--- begin SOURCE EXCERPT ---

Anger is commonly the emotion of choice to avoid experiencing shame. Shame is a feeling of worthlessness, devaluation, feeling put down, suppressed. Shame is usually forced onto us by other people who themselves likely are full of shame. Since they feel a great need to feel more valuable they think they can achieve it by putting others down to make themselves feel a little higher by contrast. This is attempting to use subtraction to arrive at an apparent net gain – a mathematical nonsense.

When others shame, belittle, criticize and demean us for whatever reason, we are tempted to react in kind because we already feel we are operating from a disadvantage. When we believe their message about our identity because it resonates with embedded lies which are activated in our memories, our pride immediately reacts to defend ourselves since we are sure no one else will defend us. And if no one defends us we are afraid of some kind of death and associated pain. Therefore the root of fear is activated and the sarc is employed to formulate an answer to this threat to our personhood.

--- end SOURCE EXCERPT ---

**TASK LIST**.
**a.** Condense the paragraph of the anger and shame passage that begins "Anger is commonly the emotion of choice" into a shorter version that keeps its main facts.
**b.** From the anger and shame passage, return the stretch from "When others shame, belittle, criticize" through "to our personhood.", copied word for word.

--- begin PROVIDED DATA ---

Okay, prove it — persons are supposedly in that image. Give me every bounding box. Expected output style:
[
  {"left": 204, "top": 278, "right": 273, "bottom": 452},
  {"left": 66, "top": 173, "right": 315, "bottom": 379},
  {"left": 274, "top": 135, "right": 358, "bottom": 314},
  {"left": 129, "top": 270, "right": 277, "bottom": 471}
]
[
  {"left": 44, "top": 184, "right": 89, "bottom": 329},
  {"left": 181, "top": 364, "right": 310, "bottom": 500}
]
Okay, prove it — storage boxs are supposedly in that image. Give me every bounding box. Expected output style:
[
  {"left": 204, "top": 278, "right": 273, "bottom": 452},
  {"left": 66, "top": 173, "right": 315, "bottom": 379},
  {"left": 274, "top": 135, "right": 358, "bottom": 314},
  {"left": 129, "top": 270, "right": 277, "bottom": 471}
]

--- end PROVIDED DATA ---

**RESPONSES TO THE TASKS**.
**a.** People often choose anger to avoid feeling shame, which is a sense of worthlessness and of being devalued, put down, or suppressed. Others usually force shame onto us, and they are likely full of shame themselves. Needing to feel more valuable, they put others down so they can feel higher by contrast. That effort to reach a net gain through subtraction is a mathematical nonsense.

**b.**
When others shame, belittle, criticize and demean us for whatever reason, we are tempted to react in kind because we already feel we are operating from a disadvantage. When we believe their message about our identity because it resonates with embedded lies which are activated in our memories, our pride immediately reacts to defend ourselves since we are sure no one else will defend us. And if no one defends us we are afraid of some kind of death and associated pain. Therefore the root of fear is activated and the sarc is employed to formulate an answer to this threat to our personhood.